Begin Quoted text
Personal information
- Full name: Murle MacKenzie Lindstrom Breer
- Born: January 20, 1939 (age 87) St. Petersburg, Florida, U.S.
- Height: 5 ft 5.5 in (1.66 m)
- Sporting nationality: United States
- Residence: Savannah, Georgia, U.S.
- Spouse: Robert Breer Fred Lindstrom
- Children: Tracy, Vicki

Career
- College: St. Petersburg Junior College
- Turned professional: 1958
- Former tour: LPGA Tour (1958-84)
- Professional wins: 5

Number of wins by tour
- LPGA Tour: 4
- Other: 1

Best results in LPGA major championships (wins: 1)
- Western Open: T8: 1959
- Titleholders C'ship: 11th: 1962
- Chevron Championship: DNP
- Women's PGA C'ship: 4th: 1970
- U.S. Women's Open: Won: 1962
- du Maurier Classic: T47: 1981

= Murle Breer =

American professional golfer

Murle MacKenzie Lindstrom Breer (born January 20, 1939) is an American professional golfer best known for winning the 1962 U.S. Women's Open. She competed as Murle MacKenzie until her first marriage in 1961, then as Murle Lindstrom until her second marriage in 1969.

== Career ==
Breer was born in St. Petersburg, Florida. She joined the LPGA Tour in 1958. Her first Tour victory came in a major championship in 1962, when she defeated Jo Ann Prentice and Ruth Jessen by one stroke in the U.S. Women's Open which was held at the Dunes Golf Club in Myrtle Beach, South Carolina. Breer enjoyed three more Tour victories in the 1960s and one mixed team win in the 1970s. She retired as a touring professional in 1984.
End Quoted text
Begin Data
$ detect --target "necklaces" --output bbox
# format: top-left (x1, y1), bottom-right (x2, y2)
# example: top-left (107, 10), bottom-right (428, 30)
End Data
Problems and tasks:
1: Reproduce the part of the Murle Breer profile between "Murle MacKenzie Lindstrom Breer (born" and "professional in 1984.", inclusive.
2: According to the Murle Breer profile, at which golf club was the 1962 U.S. Women's Open held?
3: Turn the paragraph of the Murle Breer profile that begins "Breer was born in St. Petersburg" into a short list that keeps its main facts.

Answers below:
1:
Murle MacKenzie Lindstrom Breer (born January 20, 1939) is an American professional golfer best known for winning the 1962 U.S. Women's Open. She competed as Murle MacKenzie until her first marriage in 1961, then as Murle Lindstrom until her second marriage in 1969.

== Career ==
Breer was born in St. Petersburg, Florida. She joined the LPGA Tour in 1958. Her first Tour victory came in a major championship in 1962, when she defeated Jo Ann Prentice and Ruth Jessen by one stroke in the U.S. Women's Open which was held at the Dunes Golf Club in Myrtle Beach, South Carolina. Breer enjoyed three more Tour victories in the 1960s and one mixed team win in the 1970s. She retired as a touring professional in 1984.

2: The Dunes Golf Club in Myrtle Beach, South Carolina.

3:
- Born in St. Petersburg, Florida
- Joined the LPGA Tour in 1958
- First Tour victory: the 1962 U.S. Women's Open, a major championship, held at the Dunes Golf Club in Myrtle Beach, South Carolina. She won by one stroke over Jo Ann Prentice and Ruth Jessen.
- Three more Tour victories in the 1960s
- One mixed team win in the 1970s
- Retired as a touring professional in 1984